Note that if you change the Distribution settings, and create a model with only a single segment, the results shown in the tree will be different to those shown in the node at the top. The reason for this is that the node on the top shows the results of estimating a single model for the entire sample, whereas the node underneath shows the model for the average person, under the assumption that there is variation in the population, and this variation follows a normal distribution. At an intuitive level, it is surprising that these results are different, as in many standard problems in data analysis these two results will be the same. The technical reason that they are not the same is that the underlying models are non-linear, and the two models will only have the same results for linear models. As most people are most familiar with linear models, people tend to be surprised by this seeming contradiction.
Buttons, Options and Fields
Questions to analyze The questions to use to form the classes. Grid questions cannot be selected (you need to first change their Question Type to another type.
Number of segments per split
- Automatic Evaluates segments in the specified range, starting with Minimum and finishing when either the Information Criterion increases (see Advanced), or, the Maximum is reached.
- Manual The specified Number of classes are created. When creating a tree, Q uses this setting for each split ('branch') of the tree. (You can specify the Maximum number of tree levels and the Minimum node size per split in the Advanced options.
Tree Options
Right-click the tree to get the following menu:
- Prune: Remove all branches of the tree. This is useful when you just want to chart the analyzed questions without segmenting.
- Edit: Open the Segments dialog and regrow the tree. The Segments dialog will remember the options that were initially used to grow the tree.
- Expand to: gives you four options: Next Level, 1 Level, 2 Levels, All Levels
- Tree Format: allows you to modify the Layout or to Color 1-level Segment Lines. The layout options are Tree (grow down), Web (grow left and right), and Stacked Web (grow right)
- Save Segment Membership Probabilities: saves segment membership probabilities as a Number-Multi question.
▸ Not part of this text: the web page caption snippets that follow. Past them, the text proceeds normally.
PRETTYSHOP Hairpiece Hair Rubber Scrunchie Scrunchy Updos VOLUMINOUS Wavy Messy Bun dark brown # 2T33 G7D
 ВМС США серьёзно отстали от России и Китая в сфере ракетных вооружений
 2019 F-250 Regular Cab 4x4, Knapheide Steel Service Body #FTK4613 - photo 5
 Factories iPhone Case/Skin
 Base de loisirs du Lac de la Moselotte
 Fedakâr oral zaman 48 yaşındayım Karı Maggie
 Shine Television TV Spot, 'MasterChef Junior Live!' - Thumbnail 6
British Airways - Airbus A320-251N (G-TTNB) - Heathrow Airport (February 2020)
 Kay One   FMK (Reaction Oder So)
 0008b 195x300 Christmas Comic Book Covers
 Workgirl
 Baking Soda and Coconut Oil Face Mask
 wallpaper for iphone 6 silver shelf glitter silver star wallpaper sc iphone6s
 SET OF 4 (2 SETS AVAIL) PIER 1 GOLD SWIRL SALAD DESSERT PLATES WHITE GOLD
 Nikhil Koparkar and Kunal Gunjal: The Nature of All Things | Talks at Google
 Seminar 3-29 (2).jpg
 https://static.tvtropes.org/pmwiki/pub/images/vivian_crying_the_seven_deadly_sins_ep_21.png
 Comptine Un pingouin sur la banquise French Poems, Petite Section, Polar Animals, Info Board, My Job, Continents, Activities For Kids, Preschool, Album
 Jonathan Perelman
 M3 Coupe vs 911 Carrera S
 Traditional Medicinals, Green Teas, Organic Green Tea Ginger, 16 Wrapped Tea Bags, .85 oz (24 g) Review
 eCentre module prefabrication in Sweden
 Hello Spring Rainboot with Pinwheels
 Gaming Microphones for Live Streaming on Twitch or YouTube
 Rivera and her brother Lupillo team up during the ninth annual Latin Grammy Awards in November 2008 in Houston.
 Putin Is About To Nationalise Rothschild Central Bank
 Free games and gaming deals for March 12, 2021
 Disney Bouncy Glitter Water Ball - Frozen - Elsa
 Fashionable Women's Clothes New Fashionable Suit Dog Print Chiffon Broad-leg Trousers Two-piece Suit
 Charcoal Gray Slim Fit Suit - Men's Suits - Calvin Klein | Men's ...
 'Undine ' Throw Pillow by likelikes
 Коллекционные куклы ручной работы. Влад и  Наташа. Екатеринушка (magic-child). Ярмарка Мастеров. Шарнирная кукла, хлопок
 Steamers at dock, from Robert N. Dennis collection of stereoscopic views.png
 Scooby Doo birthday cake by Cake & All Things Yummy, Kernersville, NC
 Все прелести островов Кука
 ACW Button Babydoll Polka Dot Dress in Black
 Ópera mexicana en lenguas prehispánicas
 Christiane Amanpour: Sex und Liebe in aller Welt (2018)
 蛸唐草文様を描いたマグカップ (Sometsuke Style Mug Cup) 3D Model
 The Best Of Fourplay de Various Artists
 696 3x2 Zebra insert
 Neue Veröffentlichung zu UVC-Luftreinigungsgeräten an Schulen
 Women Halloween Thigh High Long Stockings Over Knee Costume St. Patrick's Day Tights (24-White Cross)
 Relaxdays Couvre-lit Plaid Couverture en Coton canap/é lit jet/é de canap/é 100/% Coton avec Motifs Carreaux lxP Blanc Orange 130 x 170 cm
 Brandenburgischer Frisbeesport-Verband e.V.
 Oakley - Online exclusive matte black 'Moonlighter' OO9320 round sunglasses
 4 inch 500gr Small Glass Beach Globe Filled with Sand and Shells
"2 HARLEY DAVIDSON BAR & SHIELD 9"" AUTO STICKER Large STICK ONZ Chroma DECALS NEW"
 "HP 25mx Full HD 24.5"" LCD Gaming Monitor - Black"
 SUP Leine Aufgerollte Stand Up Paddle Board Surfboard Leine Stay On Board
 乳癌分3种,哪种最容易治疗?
These are sometimes known as posterior probabilities.
- Save Individual-Level Parameter Means and Standard Deviations: saves individual-level parameter means and standard deviations.
When Your Latent Class Models Take Too Long To Estimate
Typically this will occur when:
- You have selected Pick One - Multi questions as Questions to Analyze. The solution to this is to change them to Number - Multi or Pick Any.
- You have selected a large number of questions.
- You have selected a Ranking or Experiment question (in which case it can take hours or even days to complete).
- You are evaluating solutions with a large number of segments.